We believe Mr. Pearson when he says he wants peace, as far as peace by itself is concerned as we could have believed Adolph Hitler with the same claim, but both men were in love with something far more than peace; this something wasn't war—by itself — but capitalism, which cannot operate without wars. Profits and peace just don't go together.

Working hard in the UN to minimize the Suez crisis, as Mr. Pearson did to qualify for the peace prize, is tantamount to starting an apartment blaze, then fighting it heroically to win a firefighters award.

Wars arise out of the international competition for markets, raw materials and trade routes. Every nation is the potential enemy of every other nation because every nation stands opposed to all others in this economic rivalry. Mr. Pearson probably knows this, but it doesn't stop him from supporting this war making system. Neither does it make him ashamed of holding a peace prize he doesn't deserve.

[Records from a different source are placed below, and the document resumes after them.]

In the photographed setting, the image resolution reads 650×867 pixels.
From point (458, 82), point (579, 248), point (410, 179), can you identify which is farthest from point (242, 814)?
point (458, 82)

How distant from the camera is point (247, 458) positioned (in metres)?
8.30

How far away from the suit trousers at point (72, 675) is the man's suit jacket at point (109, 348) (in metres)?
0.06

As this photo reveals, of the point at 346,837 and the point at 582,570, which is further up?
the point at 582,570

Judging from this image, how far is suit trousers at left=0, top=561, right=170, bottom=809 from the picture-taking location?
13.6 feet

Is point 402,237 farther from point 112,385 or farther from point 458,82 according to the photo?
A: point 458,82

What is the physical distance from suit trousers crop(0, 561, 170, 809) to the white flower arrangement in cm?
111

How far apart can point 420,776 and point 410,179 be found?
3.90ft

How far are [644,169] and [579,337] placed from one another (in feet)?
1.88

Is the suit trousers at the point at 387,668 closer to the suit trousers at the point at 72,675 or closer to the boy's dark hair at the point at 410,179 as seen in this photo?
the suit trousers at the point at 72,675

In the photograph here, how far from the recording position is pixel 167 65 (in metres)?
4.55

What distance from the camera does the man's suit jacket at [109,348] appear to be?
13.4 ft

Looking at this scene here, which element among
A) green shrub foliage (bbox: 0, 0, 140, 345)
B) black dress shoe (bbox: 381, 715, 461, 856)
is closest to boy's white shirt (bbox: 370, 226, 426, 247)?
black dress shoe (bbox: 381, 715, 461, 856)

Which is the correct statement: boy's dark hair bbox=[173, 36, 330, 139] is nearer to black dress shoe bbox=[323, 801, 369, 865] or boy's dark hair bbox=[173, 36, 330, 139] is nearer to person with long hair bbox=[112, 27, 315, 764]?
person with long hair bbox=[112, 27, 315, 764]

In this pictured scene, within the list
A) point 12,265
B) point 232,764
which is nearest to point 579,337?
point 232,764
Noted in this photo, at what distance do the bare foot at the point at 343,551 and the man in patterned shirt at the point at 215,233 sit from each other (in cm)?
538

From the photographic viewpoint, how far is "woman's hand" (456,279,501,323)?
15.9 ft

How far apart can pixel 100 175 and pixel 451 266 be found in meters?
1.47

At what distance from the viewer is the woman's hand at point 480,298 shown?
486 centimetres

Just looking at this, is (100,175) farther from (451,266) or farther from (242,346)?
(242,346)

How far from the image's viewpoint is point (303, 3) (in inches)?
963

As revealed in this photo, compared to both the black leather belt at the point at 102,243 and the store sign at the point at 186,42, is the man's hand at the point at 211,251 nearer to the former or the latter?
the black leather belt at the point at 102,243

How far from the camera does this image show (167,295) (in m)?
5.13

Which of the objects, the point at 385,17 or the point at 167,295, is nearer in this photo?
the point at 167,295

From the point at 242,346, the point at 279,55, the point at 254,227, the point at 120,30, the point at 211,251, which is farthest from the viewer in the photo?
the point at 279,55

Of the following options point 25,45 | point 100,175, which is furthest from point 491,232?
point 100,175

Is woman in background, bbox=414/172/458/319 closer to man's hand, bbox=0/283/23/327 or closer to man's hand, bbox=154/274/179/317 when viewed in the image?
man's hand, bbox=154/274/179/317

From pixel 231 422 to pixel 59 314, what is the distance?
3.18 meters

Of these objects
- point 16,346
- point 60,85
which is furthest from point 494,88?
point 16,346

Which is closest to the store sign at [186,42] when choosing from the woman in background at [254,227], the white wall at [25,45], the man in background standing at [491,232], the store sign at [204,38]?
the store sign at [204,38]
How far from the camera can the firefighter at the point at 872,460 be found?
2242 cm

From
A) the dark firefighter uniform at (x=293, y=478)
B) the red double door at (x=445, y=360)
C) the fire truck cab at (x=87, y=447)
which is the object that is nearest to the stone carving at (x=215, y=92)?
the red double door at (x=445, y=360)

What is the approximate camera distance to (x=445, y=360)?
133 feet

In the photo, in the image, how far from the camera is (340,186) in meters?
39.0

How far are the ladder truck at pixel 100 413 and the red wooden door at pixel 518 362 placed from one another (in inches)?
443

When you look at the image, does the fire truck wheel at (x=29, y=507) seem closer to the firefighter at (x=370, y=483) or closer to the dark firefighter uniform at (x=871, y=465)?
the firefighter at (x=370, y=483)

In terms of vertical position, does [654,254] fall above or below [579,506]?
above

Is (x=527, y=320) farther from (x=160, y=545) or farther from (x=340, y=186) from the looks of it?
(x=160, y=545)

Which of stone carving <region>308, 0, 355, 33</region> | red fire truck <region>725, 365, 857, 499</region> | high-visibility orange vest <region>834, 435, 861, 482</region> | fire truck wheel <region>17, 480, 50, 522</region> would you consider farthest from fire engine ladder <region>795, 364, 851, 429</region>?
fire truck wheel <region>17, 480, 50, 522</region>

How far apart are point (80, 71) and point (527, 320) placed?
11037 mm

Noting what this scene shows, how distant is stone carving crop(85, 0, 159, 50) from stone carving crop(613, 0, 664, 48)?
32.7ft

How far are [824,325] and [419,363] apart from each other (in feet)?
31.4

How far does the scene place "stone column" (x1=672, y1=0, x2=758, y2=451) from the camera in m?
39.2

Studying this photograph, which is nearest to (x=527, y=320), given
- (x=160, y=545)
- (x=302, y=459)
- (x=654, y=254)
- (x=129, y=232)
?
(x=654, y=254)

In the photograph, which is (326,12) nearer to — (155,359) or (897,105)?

This last point can possibly be explained by the lack of authenticity in the prize itself. The prize is just as phony as Mr. Pearson's political ideas, so they'll keep each other good company. The Nobel Peace Prize was instituted by Alfred. Nobel, an explosives manufacturer. He didn't do the manufacturing; he owned the factories in which wage-workers did the producing, in exchange for money they needed to buy food, shelter and clothing, in order to stay alive. The dynamite shells were used to bombard densely populated Montmartre, by the German Army during the siege of Paris, in the time of the Commune. He made a fortune from war.

Albert Einstein won a Nobel Peace Prize. He was the man who wrote to President Roosevelt in 1939 drawing attention to the power of the atom bomb and urging him to start scientific wheels rolling in that direction in order to beat the Nazis to the punch; only to say afterwards that "if World War III is fought with atom-armed missiles, then World War IV would be fought with clubs," and signed the famous scientists' declaration with Bertrand Russell, in July, 1955, predicting that radio-active dust could end the human race.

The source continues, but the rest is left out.